• [TASK INSTRUCTIONS]:
Rewrite these lines with "furthest" changed to "farthest" and everything else left unchanged.

....

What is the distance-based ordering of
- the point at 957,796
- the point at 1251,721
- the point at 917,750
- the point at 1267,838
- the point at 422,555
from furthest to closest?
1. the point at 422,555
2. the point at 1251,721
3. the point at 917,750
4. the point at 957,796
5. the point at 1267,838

....

• [WRITTEN SOLUTION]:
What is the distance-based ordering of
- the point at 957,796
- the point at 1251,721
- the point at 917,750
- the point at 1267,838
- the point at 422,555
from farthest to closest?
1. the point at 422,555
2. the point at 1251,721
3. the point at 917,750
4. the point at 957,796
5. the point at 1267,838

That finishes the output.